ET textbook, Data Analysis for Politics and Policy: PDF files now available

I'm interested in your other book, Data Analysis for Politics and Policy (or is it Policy and Politics?) Is there a way to order a copy of it? I can't find it for sale on the site, though it is listed on the home page. I already have the other books.

-- Florence R. Webb (email)

Note added August 2013:

Data Analysis for Politics and Policy is now available as an .pdf ebook here.

Here is an a review of the book:

My book Data Analysis for Politics and Policy was published by Prentice-Hall in 1974; after 15 printings, it is still in print, barely. It is available at amazon.com. There was a fairly detailed review of the book around 1975 or 1976 in the Journal of the American Statistical Association; the book was widely used as a college text.

The 179-page book is for courses in applied statistics, particularly for policy making and the social sciences. It deals with making causal inferences from statistical evidence, research designs, predictions and projections, linear and multiple regression. All the examples are real, involving serious questions (no regressions of height on weight that are found in some statistics texts). The technical material is at the level of one or two classes in college math. There is one somewhat more technical part, on logarithmic scale transformations and their interpretation in regression and in graphics. The book was written very much under the influence of Frederick Mosteller, John Tukey, and my professor of statistics at Stanford, Lincoln Moses.

I used the book for years at Princeton and Yale in teaching both undergraduate and graduate classes in Evidence for Policy, Basic Statistics, Introduction to Social Science Methods, and the like.

"Data Analysis" means that the book is about how to examine data to reach sensible conclusions, figure out causality, and make decisions; there is virtually nothing in the book about probability models and significance testing, issues that are studied in "Statistics" courses.

The style of the book is somewhat like the chapter on the cholera epidemic and the space shuttle Challenger in my Visual Explanations, except there are equations and lots of regression analysis in Data Analysis for Politics and Policy. I have not revised the book since it was published in 1974; some examples are antique but the ideas in the book are surely timeless.

E. T.

-- Edward Tufte

I got here looking to see if I could order Data Analysis for Politics and Policy for a 200 seat course in Pol Sc research methods. I'm hoping there may be enough others to stimulate some supply.

-- Ken Hart (email)

Response to ET book: Data Analysis for Politics and Policy

The idea of posting Data Analysis for Politics and Policy as a download is a great one (even though I own my own copy).

I'd recommend PDF as the download format for several reasons; the author retains typographic control over the document, it is easily accessed on many systems because Windows, OS X & Linux systems all have PDF readers. (e.g. xpdf, Adobe Reader), it is reasonably compact especially if you use pdf generation from something like Scribus, PdfTeX or InDesign, rather than using images of the original pages, and finally most browsers know how to handle pdf (download if no plugin is present).

Other options include html, which is truly a universal format but control over the document appearance is difficult, and dejavu, a little known format that offers the smallest download size along with freely available viewers but has a more complex document creation process.

-- John Walker (email)

So perhaps a pdf version is a good shortrun solution until there's a physical book.
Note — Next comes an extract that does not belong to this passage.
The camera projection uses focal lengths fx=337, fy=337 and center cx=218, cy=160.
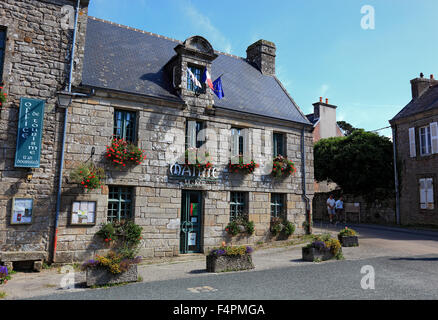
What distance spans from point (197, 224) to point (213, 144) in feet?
8.88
My own little problem with pdf files is that I have a hard time closely reading long pdf documents. They're easy to scan but it is difficult to sustain a close reading over many pages compared to a physical book or a long journal article. As a result, I habitually print out long technical papers (or long emails for that matter) that require sustained careful readings.

Many auction catalogs are now sent by pdf files, which work well since the main analytical task is scanning over many items to find a few to read closely. But a textbook?

This effect is a bit odd, for I look closely at many different pages while surfing the internet, but there's something about the need for sustained attention to one long piece that differs from looking at many short different pieces. Maybe I'll get used to it.

-- Edward Tufte

Response to ET book: Data Analysis for Politics and Policy

It would be valuable to have the document formatted and available online in DOCBOOK format, which allows publication in HTML and PDF from a single source, and use Mathml for the various equations I assume are intrinsic to the subject - the two can be used together.

-- Billy Harvey (email)

Response to ET book: Data Analysis for Politics and Policy

I think that the idea of putting the book into a output independent format is good in theory but the workflow from SGML or Docbook to a print format (e.g. pdf) or a web format (html) are fairly complicated and probably overkill for a single book. If you are a technical publishing company or have a lot of documents to produce that are very similar, then the effort may be justified, but for a single project I would argue that, even with free tools, the time required to type in the source and the style sheets would be too much. I've always felt that many of the newer markup languages require far too much typing (e.g. <para> and </para> compared to a blank line (1 keystroke) above and below paragraphs in LaTeX).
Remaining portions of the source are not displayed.